Der Oberste Gerichtshof hat als Revisionsgericht durch den Senatspräsidenten des Obersten Gerichtshofes Dr. Schragel als Vorsitzenden und durch die Hofräte des Obersten Gerichtshofes Dr. Schubert, Dr. Gamerith, Dr. Hofmann und Dr. Schlosser als weitere Richter in der Rechtssache der klagenden Partei Paula A, Pensionistin, Graz, Rosenberggasse 52, vertreten durch Dr. Gerald Kleinschuster und Dr. Hans Günther Medwed, Rechtsanwälte in Graz, wider die beklagte Partei Hannes B, Pensionsinhaber, Thärl, Fälz 322, vertreten durch Dr.Otmar Franiek, Rechtsanwalt in Graz, wegen Feststellung (Streitwert S 291.410,94) infolge Revision der klagenden Partei gegen das Urteil des Oberlandesgerichtes Graz als Berufungsgerichtes vom 19.Juli 1985, GZ 7 R 120/85-9, womit infolge Berufung der klagenden Partei das Urteil des Kreisgerichtes Leoben vom 21.Mai 1985, GZ. 9 Cg 108/85-5, bestätigt wurde, in nichtöffentlicher Sitzung den Beschluß

gefaßt:

Spruch

Der Revision wird Folge gegeben. Die Urteile der Vorinstanzen werden aufgehoben und die Rechtssache zur neuen Entscheidung nach Verfahrensergänzung an das Erstgericht zurückverwiesen, das auf die Kosten des Rechtsmittelverfahrens gleich weiteren Verfahrenskosten erster Instanz Bedacht zu nehmen haben wird.

Text

Begründung:

Die Klägerin begehrt die Feststellung, daß ihr der Beklagte aus dem Titel des Darlehens einen Betrag von S 291.410,94 schulde. Sie führt zur Begründung aus, sie habe dem Beklagten, ihrem Neffen zweiten Grades, mehrere Darlehen im Gesamtbetrag von S 495.410,40 gewährt, wobei die Möglichkeit sofortiger Fälligstellung vereinbart worden sei. Sie habe dem Beklagten erklärt, daß vom vorgenannten Betrag je S 100.000,-- an Elisabeth C bzw. Professor Ernst D zu bezahlen seien. Der Beklagte, der einen Betrag von S 4.000,-- bezahlt habe, habe am 20.April 1984 einen Schuldschein folgenden

Wortlautes ausgestellt: 'Unsere Tante, Frau Paula A, hat am Karfreitag, dem 20.April 1984 in Aflenz-Kurort in ihrer großen, einmaligen Güte im Einvernehmen und in Anwesenheit mit Frau

Elisabeth C und deren Tochter folgende Entscheidung getroffen: Ich, Hannes Vasold, schulde meiner Tante ab Ende 1984

noch S 200.000,--. Diese S 200.000,-- sind in den Jahren 1985 und 1986 zinsenfrei je zur Hälfte an Frau Elisabeth C, Brunnengasse 39, 1160 Wien, und an Herrn Professor Ernst Straka, Oberhofallee 376, 8911 Admont zu bezahlen.' Der Beklagte habe Anfang März 1985 unter Berufung auf den Wortlaut des Schuldscheins behauptet, daß ihm der Darlehensrest von S 291.410,94 erlassen worden sei. Der Schuldschein sei von ihm verfaßt worden, es sei ihr nicht aufgefallen, daß darin davon die Rede sei, daß der Beklagte 'noch' S 200.000,-- schulde. Ein Schulderlaß sei nicht erklärt worden.

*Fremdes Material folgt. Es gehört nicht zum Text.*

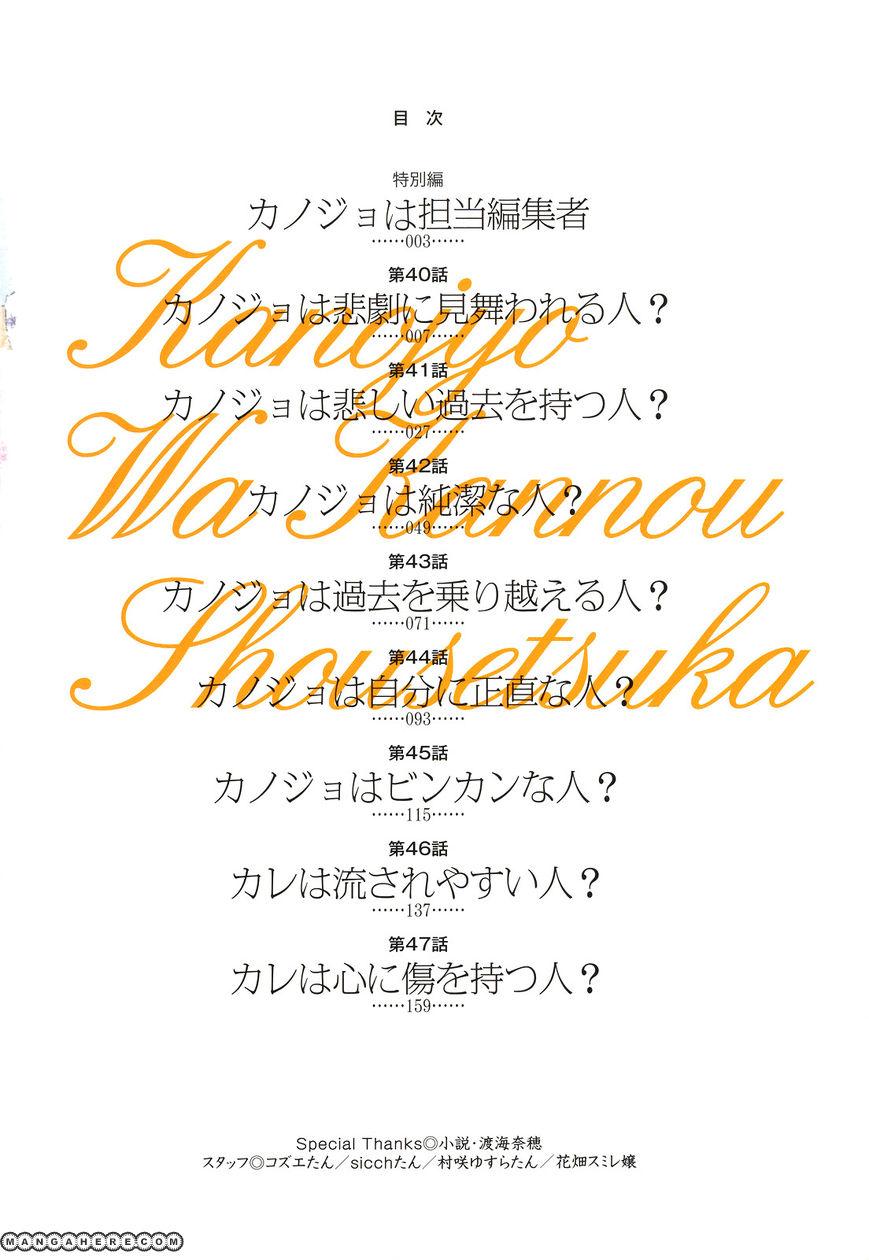 Kanojo wa Kannou Shousetsuka 40 Page 2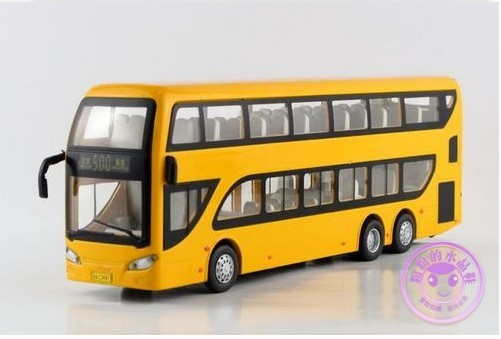 Kids Red Yellow Green Die Cast Beijing Double Decker Bus Toy Bs11t0224 Vktoybuy Com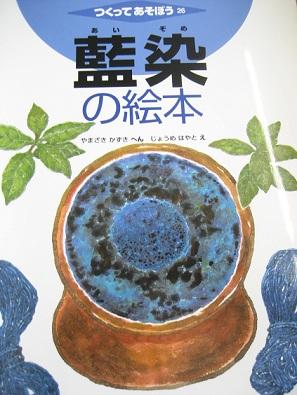 藍染の絵本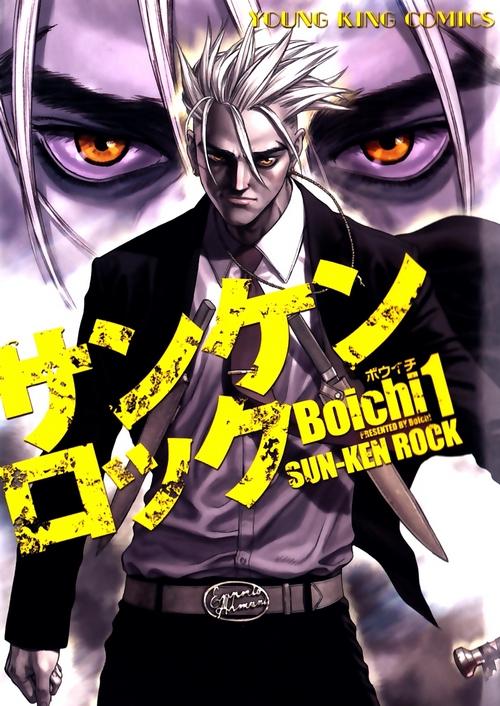 sun-ken_rockr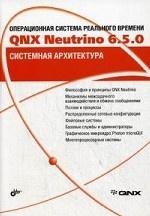 Скачать Операционная система реального времени QNX Neutrino 6. 5. 0. Системная архитектура бесплатно А. Кузьмина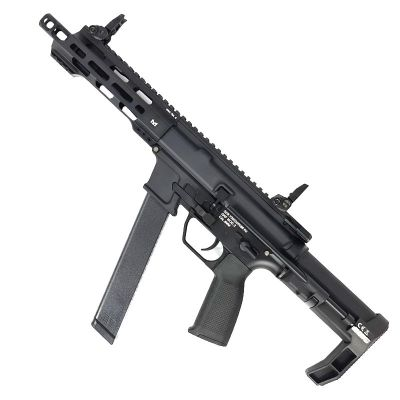 REPLIQUE AIRSOFT QRF MOD 2 AEG - KWA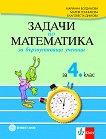 Задачи по математика за бързоуспяващи ученици за 4. клас - Мариана Богданова, Мария Темникова, Благовеста Димова -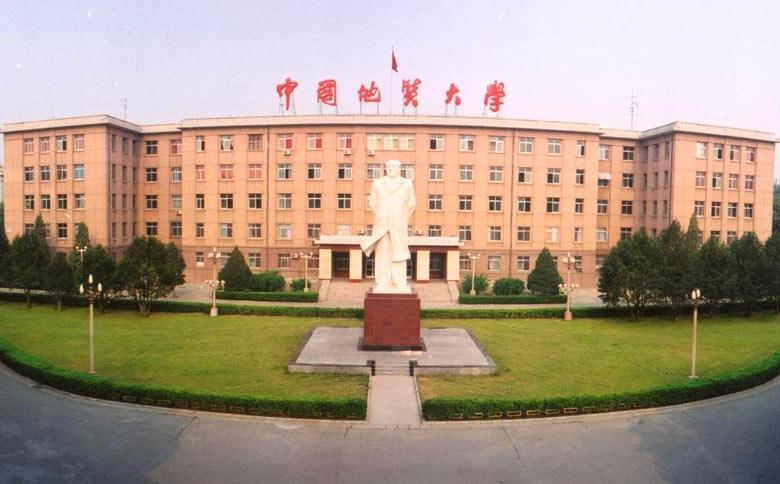 中国地质大学2011年艺术特长生招生简章公布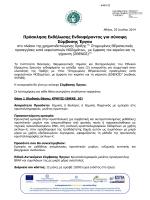 Πρόσκληση Εκδήλωσης Ενδιαφέροντος για σύναψη Σύμβασης Έργου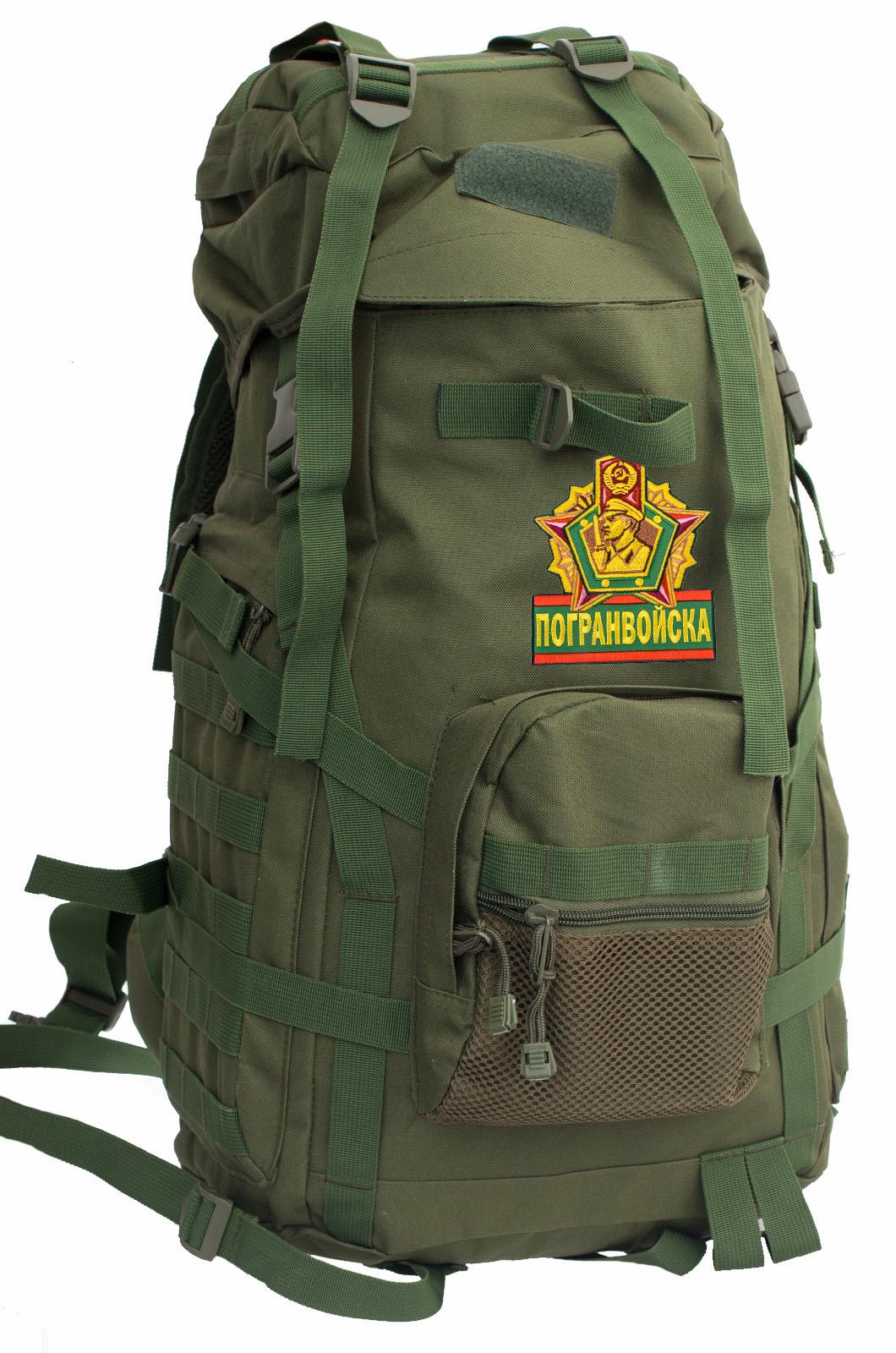 Армейский рейдовый рюкзак с шевроном Погранвойска - заказать с доставкой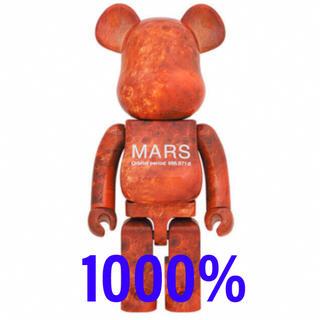 メディコムトイ(MEDICOM TOY)のBE@RBRICK MARS 1000% ベアブリック マーズ(その他)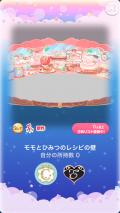 ポケコロガチャ子猫モモとひみつのレシピ(インテリア001モモとひみつのレシピの壁)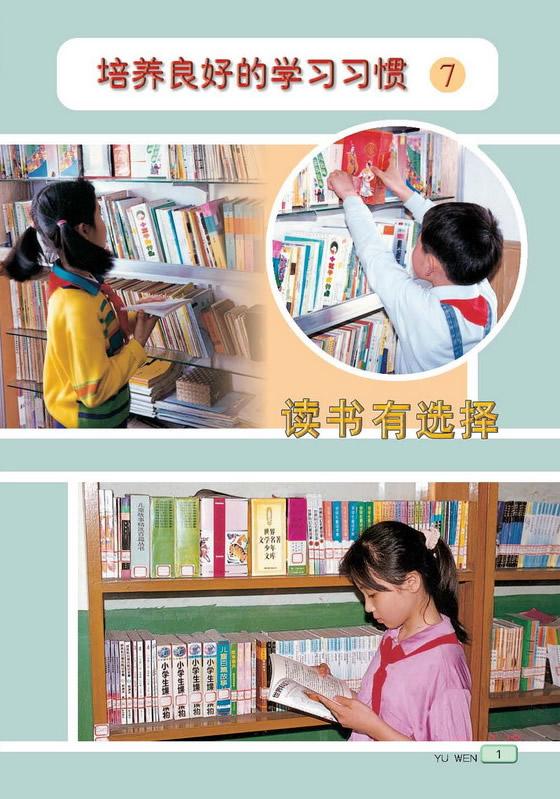 苏教版小学四年级语文上册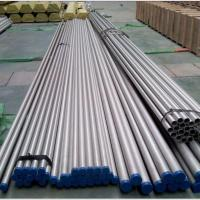 Wholesale 253MA UNS S30815 Seamless Stainless Steel Pipe /a lean austenitic heat resistant alloy from china suppliers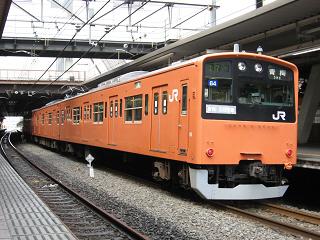 201-totaao064-20080210a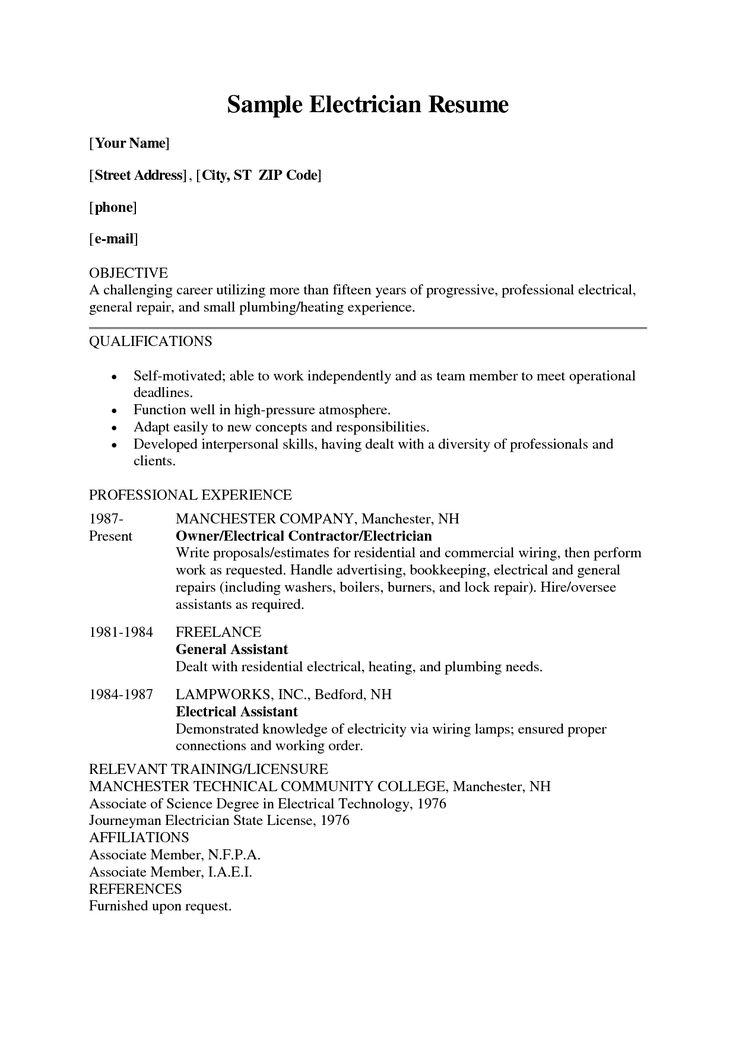 apprentice sample resumes gift certificate template microsoft word - associate degree resume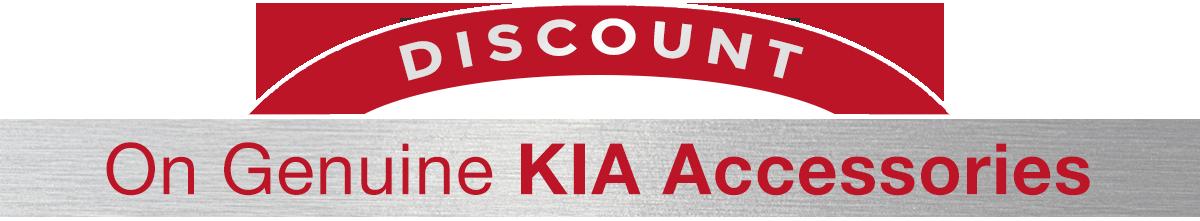 Kia Accessories Coupon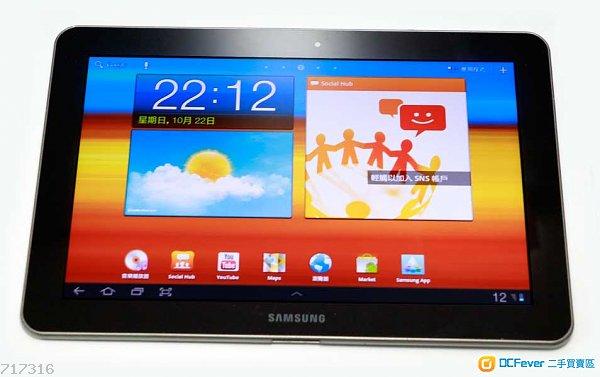 可插SIM咭上網合小朋友家用學習Samsung Galaxy Tab 10.1 GT-P7500 3G 16GB平板連usb線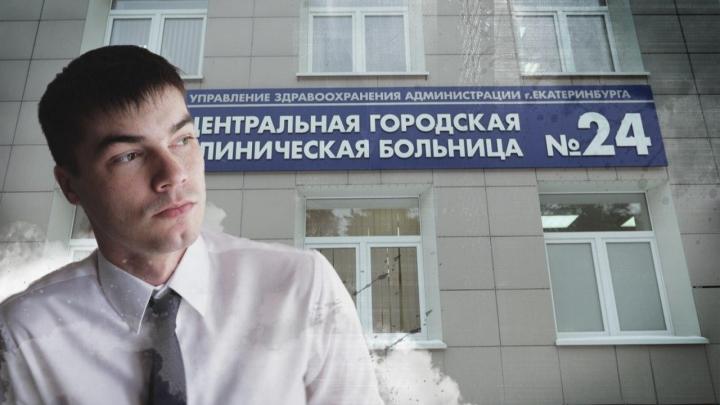 «Мы потеряли целую неделю»: в Екатеринбурге умер 30-летний мужчина, у которого был COVID-19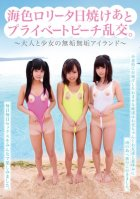 Umi-shokuro ? Data Over Sunburn After Private Beach Orgy.Innocence Innocent Island - And Girls - Adult-Yuu Tsujii,Shuna Kagami,Meruru Ogawa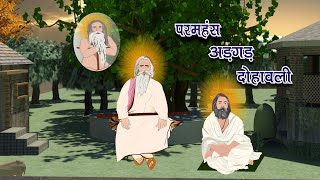 परमहंस अड़गड़ दोहावली भाग 1 (Paramhans Adgad dohawali Part 1)
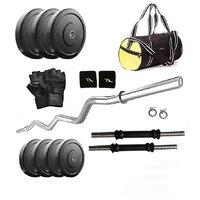 Total Gym 3Feet Curl Rod With Dumbell Rods, Gym Bag, Gloves And Bag - 10Kg (FABAG3BIG1)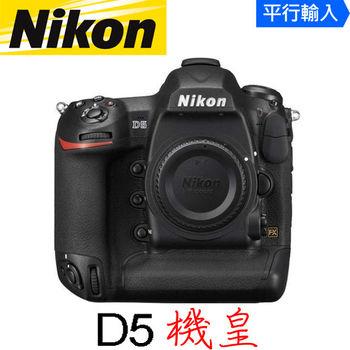 Nikon D5 單機身 CF版 (平輸)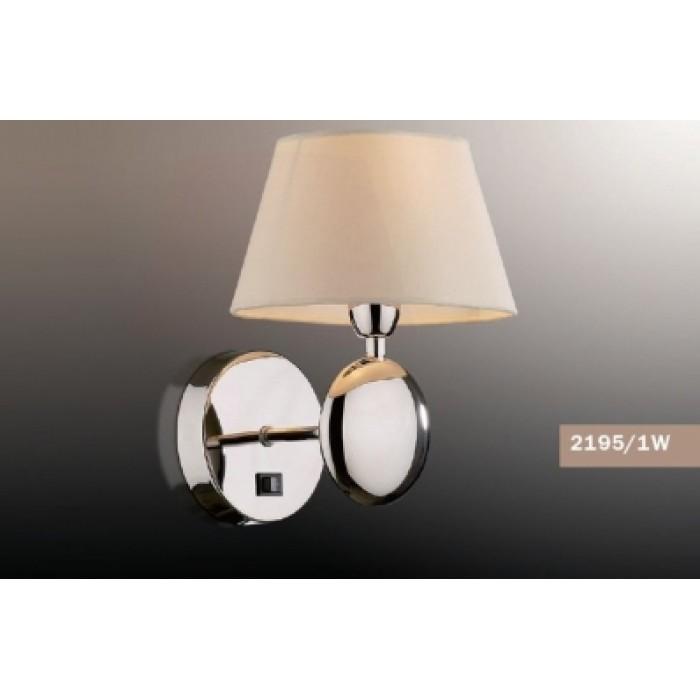 1Светильник бра 2195/1W Odeon light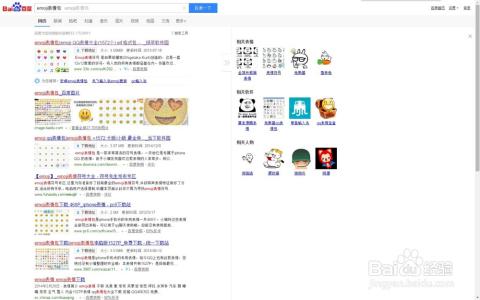 com/  ,输入关键字  emoji表情包  会搜索出许多个结果.图片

Der Beklagte beantragte Abweisung des Klagebegehrens. Ein rechtliches Interesse der Klägerin an der Feststellung des Rechtsverhältnisses bestehe nicht, weil sie Leistungsklage erheben könne. Er habe von der Klägerin Darlehen in Höhe von S 497.083 erhalten und Beträge in Höhe von S 435.639,43 zurückbezahlt, weiters werde er in den Jahren 1985 und 1986 je S 100.000,-- an Elisabeth C und Professor Ernst D bezahlen. Der Rest der erhaltenen Darlehenssumme sei ihm in Gegenwart seines Sohnes und seiner Gattin erlassen worden.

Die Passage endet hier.